A piece of gold wire is used to form a circular loop of radius 12.3 cm. The wire has a cross-sectional area of 11.1 mm^2. Points A and B are 90.0° apart. Find the resistance between points A and B.
To find the resistance between points A and B, we need to use the formula for resistance:
R = (ρ * L) / A
where R is the resistance, ρ is the resistivity of the material, L is the length of the wire, and A is the cross-sectional area of the wire.
The resistivity (ρ) of gold is a constant value, which is 2.44 x 10^(-8) ohm-meter.
First, let's find the length of the wire. The circumference of a circle is given by the formula:
C = 2 * π * r
where C is the circumference and r is the radius of the circle.

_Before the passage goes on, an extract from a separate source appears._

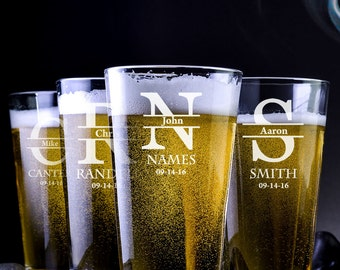Wedding Party Gift - Bridal Party Gift - Personalized Pint Glasses - Beer Lover - Birthday Gift For Him - Personalized Groomsmen Beer Glass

Substituting the given radius into the equation, we get:
C = 2 * π * 12.3 cm
Next, we need to convert the circumference from centimeters to meters:
C = 2 * π * 0.123 m
Now, using the formula for length:
L = C/2
L = (2 * π * 0.123 m) / 2
Next, we need to convert the cross-sectional area from mm^2 to m^2. Since 1 mm^2 = 10^(-6) m^2, we have:
A = 11.1 mm^2 * (10^(-6) m^2 / 1 mm^2)
Finally, we can substitute the values we found into the resistance formula:
R = (2.44 x 10^(-8) ohm-meter * (2 * π * 0.123 m)) / (11.1 mm^2 * (10^(-6) m^2))
Simplifying the equation gives you the resistance between points A and B.